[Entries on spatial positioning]

>>

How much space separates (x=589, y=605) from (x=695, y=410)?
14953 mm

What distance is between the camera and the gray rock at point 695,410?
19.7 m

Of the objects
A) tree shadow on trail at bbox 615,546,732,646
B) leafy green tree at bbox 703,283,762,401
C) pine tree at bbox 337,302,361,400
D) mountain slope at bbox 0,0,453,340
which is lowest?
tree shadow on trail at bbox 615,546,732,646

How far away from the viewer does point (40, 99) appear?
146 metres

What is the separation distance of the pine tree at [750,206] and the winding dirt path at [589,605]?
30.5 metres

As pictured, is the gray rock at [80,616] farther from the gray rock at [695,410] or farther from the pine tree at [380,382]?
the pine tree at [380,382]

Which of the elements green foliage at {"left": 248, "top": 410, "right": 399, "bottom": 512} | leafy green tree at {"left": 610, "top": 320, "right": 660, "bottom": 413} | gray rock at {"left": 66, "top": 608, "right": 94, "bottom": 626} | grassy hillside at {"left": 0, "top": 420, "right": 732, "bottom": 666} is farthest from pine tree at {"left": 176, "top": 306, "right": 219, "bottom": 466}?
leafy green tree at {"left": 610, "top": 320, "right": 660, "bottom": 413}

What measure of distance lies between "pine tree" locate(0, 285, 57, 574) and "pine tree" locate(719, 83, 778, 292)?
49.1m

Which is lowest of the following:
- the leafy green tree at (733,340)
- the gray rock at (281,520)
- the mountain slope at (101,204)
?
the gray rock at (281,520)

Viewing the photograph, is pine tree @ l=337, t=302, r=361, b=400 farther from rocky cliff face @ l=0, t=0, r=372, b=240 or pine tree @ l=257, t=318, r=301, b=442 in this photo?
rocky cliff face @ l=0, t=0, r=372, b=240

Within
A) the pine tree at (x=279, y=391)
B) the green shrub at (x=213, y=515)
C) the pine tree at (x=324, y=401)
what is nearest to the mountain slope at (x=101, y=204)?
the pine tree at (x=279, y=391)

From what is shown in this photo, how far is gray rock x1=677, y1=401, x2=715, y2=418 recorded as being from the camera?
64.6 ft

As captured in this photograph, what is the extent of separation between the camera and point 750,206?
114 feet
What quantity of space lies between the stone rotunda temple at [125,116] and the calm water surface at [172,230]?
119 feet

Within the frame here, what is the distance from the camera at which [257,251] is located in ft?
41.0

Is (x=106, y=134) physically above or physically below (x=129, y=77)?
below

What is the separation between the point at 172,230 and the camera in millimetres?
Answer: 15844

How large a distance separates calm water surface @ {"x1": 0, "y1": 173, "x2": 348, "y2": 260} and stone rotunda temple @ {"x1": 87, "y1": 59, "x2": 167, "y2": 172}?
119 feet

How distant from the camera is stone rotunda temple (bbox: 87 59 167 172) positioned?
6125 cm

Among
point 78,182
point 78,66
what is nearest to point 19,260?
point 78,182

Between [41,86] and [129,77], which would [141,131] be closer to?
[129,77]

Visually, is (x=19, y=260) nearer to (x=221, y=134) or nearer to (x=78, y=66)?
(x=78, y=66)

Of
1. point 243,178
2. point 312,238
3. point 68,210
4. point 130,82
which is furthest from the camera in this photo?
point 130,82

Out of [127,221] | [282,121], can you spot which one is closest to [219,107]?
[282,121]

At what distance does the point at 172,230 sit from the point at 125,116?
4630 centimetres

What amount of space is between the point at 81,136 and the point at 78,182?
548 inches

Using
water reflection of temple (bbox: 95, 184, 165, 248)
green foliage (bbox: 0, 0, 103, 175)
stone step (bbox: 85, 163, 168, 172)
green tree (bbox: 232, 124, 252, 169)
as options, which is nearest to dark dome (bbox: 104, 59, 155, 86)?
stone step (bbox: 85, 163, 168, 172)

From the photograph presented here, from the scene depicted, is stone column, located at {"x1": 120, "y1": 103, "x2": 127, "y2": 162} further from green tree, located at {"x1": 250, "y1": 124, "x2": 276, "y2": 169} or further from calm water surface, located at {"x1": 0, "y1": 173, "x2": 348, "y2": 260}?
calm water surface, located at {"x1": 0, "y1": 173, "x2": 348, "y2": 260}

<<

**Exercise aim:** Retype every record above exactly as it appears.

**Full solution:**
How much space separates (x=589, y=605) from (x=695, y=410)?
14953 mm

What distance is between the camera and the gray rock at point 695,410?
19.7 m

Of the objects
A) tree shadow on trail at bbox 615,546,732,646
B) leafy green tree at bbox 703,283,762,401
C) pine tree at bbox 337,302,361,400
D) mountain slope at bbox 0,0,453,340
which is lowest?
tree shadow on trail at bbox 615,546,732,646

How far away from the viewer does point (40, 99) appear?
146 metres

What is the separation distance of the pine tree at [750,206] and the winding dirt path at [589,605]?
30.5 metres

As pictured, is the gray rock at [80,616] farther from the gray rock at [695,410] or farther from the pine tree at [380,382]?
the pine tree at [380,382]

Which of the elements green foliage at {"left": 248, "top": 410, "right": 399, "bottom": 512} | leafy green tree at {"left": 610, "top": 320, "right": 660, "bottom": 413} | gray rock at {"left": 66, "top": 608, "right": 94, "bottom": 626} | grassy hillside at {"left": 0, "top": 420, "right": 732, "bottom": 666} is farthest from pine tree at {"left": 176, "top": 306, "right": 219, "bottom": 466}?
leafy green tree at {"left": 610, "top": 320, "right": 660, "bottom": 413}

What measure of distance lies between "pine tree" locate(0, 285, 57, 574) and "pine tree" locate(719, 83, 778, 292)?
49.1m

Which is lowest of the following:
- the leafy green tree at (733,340)
- the gray rock at (281,520)
- the mountain slope at (101,204)
?
the gray rock at (281,520)

Viewing the photograph, is pine tree @ l=337, t=302, r=361, b=400 farther from rocky cliff face @ l=0, t=0, r=372, b=240 or pine tree @ l=257, t=318, r=301, b=442 in this photo?
rocky cliff face @ l=0, t=0, r=372, b=240

Within
A) the pine tree at (x=279, y=391)
B) the green shrub at (x=213, y=515)
C) the pine tree at (x=324, y=401)
what is nearest to the mountain slope at (x=101, y=204)?
the pine tree at (x=279, y=391)

From what is shown in this photo, how far is gray rock x1=677, y1=401, x2=715, y2=418 recorded as being from the camera?
64.6 ft

As captured in this photograph, what is the extent of separation between the camera and point 750,206?
114 feet
What quantity of space lies between the stone rotunda temple at [125,116] and the calm water surface at [172,230]?
119 feet

Within the frame here, what is the distance from the camera at which [257,251] is located in ft?
41.0

Is (x=106, y=134) physically above or physically below (x=129, y=77)?
below

What is the separation between the point at 172,230 and the camera in millimetres?
Answer: 15844

How large a distance separates calm water surface @ {"x1": 0, "y1": 173, "x2": 348, "y2": 260} and stone rotunda temple @ {"x1": 87, "y1": 59, "x2": 167, "y2": 172}?
119 feet

How distant from the camera is stone rotunda temple (bbox: 87 59 167 172) positioned?
6125 cm

Among
point 78,182
point 78,66
what is nearest to point 19,260?
point 78,182

Between [41,86] and [129,77], which would [141,131] be closer to?
[129,77]

Visually, is (x=19, y=260) nearer to (x=221, y=134) or nearer to (x=78, y=66)?
(x=78, y=66)

Of
1. point 243,178
2. point 312,238
3. point 68,210
4. point 130,82
which is furthest from the camera in this photo?
point 130,82

Out of [127,221] | [282,121], can you spot which one is closest to [219,107]?
[282,121]

At what distance does the point at 172,230 sit from the point at 125,116?
4630 centimetres

What amount of space is between the point at 81,136 and the point at 78,182?
548 inches

Using
water reflection of temple (bbox: 95, 184, 165, 248)
green foliage (bbox: 0, 0, 103, 175)
stone step (bbox: 85, 163, 168, 172)
green tree (bbox: 232, 124, 252, 169)
as options, which is nearest to dark dome (bbox: 104, 59, 155, 86)?
stone step (bbox: 85, 163, 168, 172)

From the photograph presented here, from the scene depicted, is stone column, located at {"x1": 120, "y1": 103, "x2": 127, "y2": 162} further from green tree, located at {"x1": 250, "y1": 124, "x2": 276, "y2": 169} or further from calm water surface, located at {"x1": 0, "y1": 173, "x2": 348, "y2": 260}?
calm water surface, located at {"x1": 0, "y1": 173, "x2": 348, "y2": 260}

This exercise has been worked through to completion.